**Selection:**
908 Intermediate

908-iterator-take-while — Iterator take_while

Functional Programming

Tutorial

The Problem

Sometimes you want all elements up to the first failure, not just those satisfying a predicate anywhere in the sequence. take_while differs from filter in one critical way: it stops permanently at the first non-matching element, rather than skipping and continuing. This makes it the only safe option for bounded consumption of infinite iterators — filter on an infinite iterator that eventually runs out of matches would loop forever. It also models "leading prefix" queries: collect all sorted-prefix elements, consume a stream until a sentinel, read until end-of-section.

🎯 Learning Outcomes

• Use .take_while(pred) to collect a leading prefix satisfying a condition

• Understand the "stops permanently" semantics vs filter's "skip and continue"

• Apply take_while to infinite iterators safely

• Implement the functional/recursive version for OCaml comparison

• Recognize real use cases: reading until a sentinel, consuming sorted prefixes

Code Example

pub fn take_while_less_than(slice: &[i32], threshold: i32) -> Vec<i32> {
    slice.iter().copied().take_while(|&x| x < threshold).collect()
}

pub fn leading_positives(slice: &[i32]) -> Vec<i32> {
    slice.iter().copied().take_while(|&x| x > 0).collect()

**Data excerpt:**
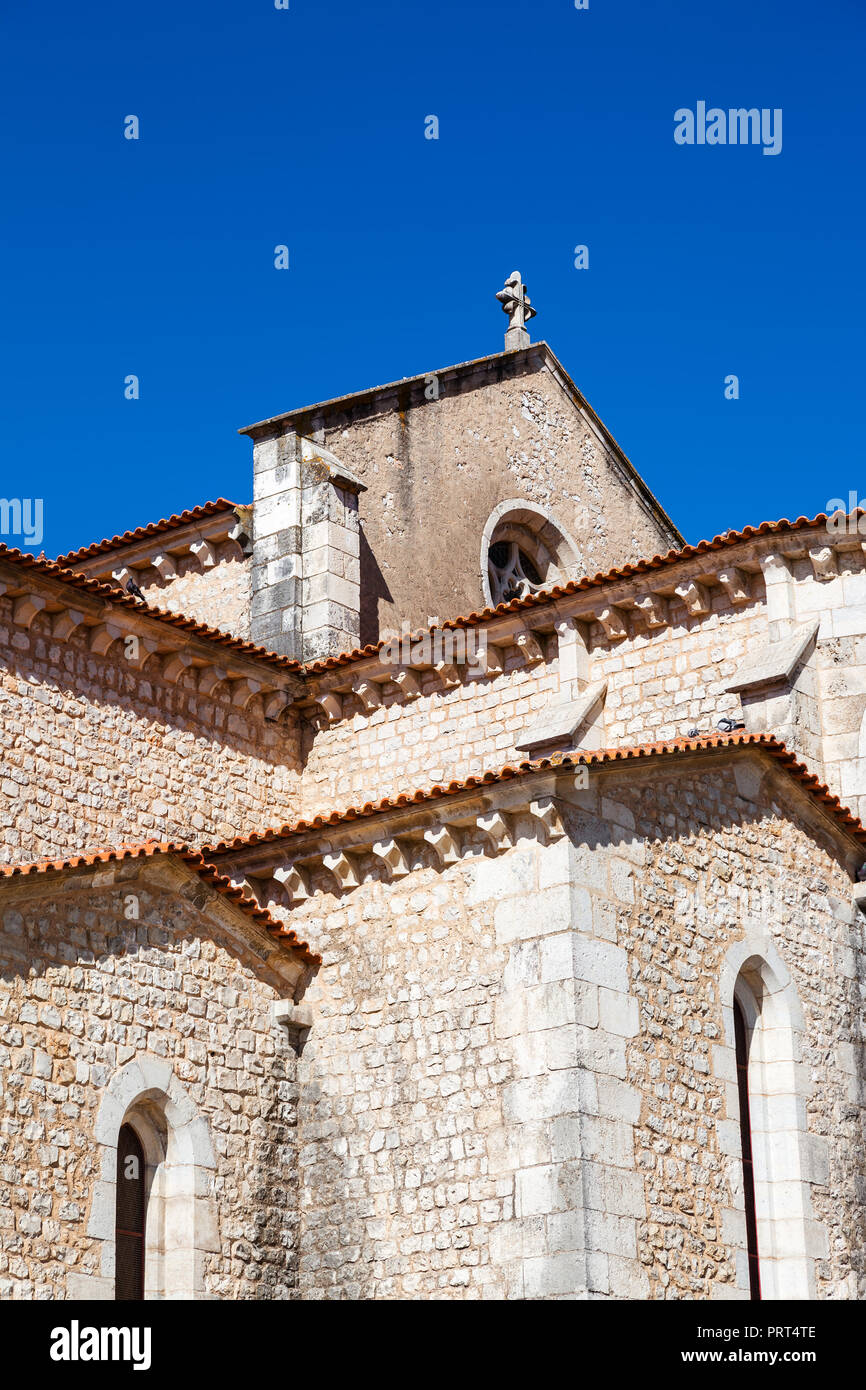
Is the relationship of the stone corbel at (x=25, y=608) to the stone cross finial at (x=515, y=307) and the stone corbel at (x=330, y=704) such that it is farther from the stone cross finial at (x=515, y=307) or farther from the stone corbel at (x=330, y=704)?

**Given problem A:** Based on the take_while tutorial, say whether each statement agrees with it. Answer yes or no for each, and quote the deciding words. (i) take_while skips a non-matching element and keeps going through the rest of the sequence. (ii) Using filter on an infinite iterator that eventually runs out of matches would loop forever. (iii) The leading_positives function keeps elements while they are greater than zero.
**Given problem B:** Translate this sentence from the take_while tutorial into Spanish: "take_while differs from filter in one critical way: it stops permanently at the first non-matching element, rather than skipping and continuing."
**Given problem C:** Alter one phrase in the take_while tutorial and write the passage out again, putting "limited consumption" in place of "bounded consumption". Begin at the words that have "Functional Programming", and stop after "read until end-of-section.".

**Exercise response A:**
(i) No: "it stops permanently at the first non-matching element, rather than skipping and continuing"
(ii) Yes: "filter on an infinite iterator that eventually runs out of matches would loop forever"
(iii) Yes: "take_while(|&x| x > 0)"

**Exercise response B:** take_while se diferencia de filter en un aspecto fundamental: se detiene de forma permanente en el primer elemento que no coincide, en lugar de omitirlo y continuar.

**Exercise response C:**
Functional Programming

Tutorial

The Problem

Sometimes you want all elements up to the first failure, not just those satisfying a predicate anywhere in the sequence. take_while differs from filter in one critical way: it stops permanently at the first non-matching element, rather than skipping and continuing. This makes it the only safe option for limited consumption of infinite iterators — filter on an infinite iterator that eventually runs out of matches would loop forever. It also models "leading prefix" queries: collect all sorted-prefix elements, consume a stream until a sentinel, read until end-of-section.